Although the data below holds other lines too, output only those from the line with "Glade Glamour-Blue Necklace" up to and including the line with "realme buds q2s renders", exactly as they appear.

BEGIN Available data

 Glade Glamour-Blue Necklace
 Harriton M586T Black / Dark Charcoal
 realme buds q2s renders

END Available data
BEGIN Available data

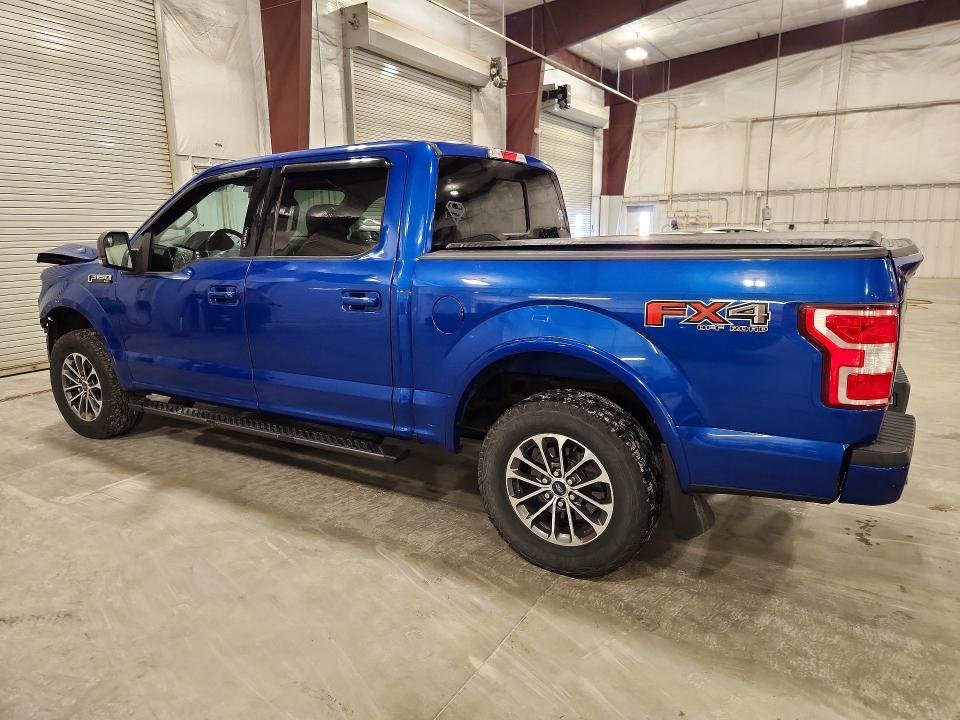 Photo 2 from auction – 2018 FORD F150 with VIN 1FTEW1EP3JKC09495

END Available data

**Answer below**
 Glade Glamour-Blue Necklace
 Harriton M586T Black / Dark Charcoal
 realme buds q2s renders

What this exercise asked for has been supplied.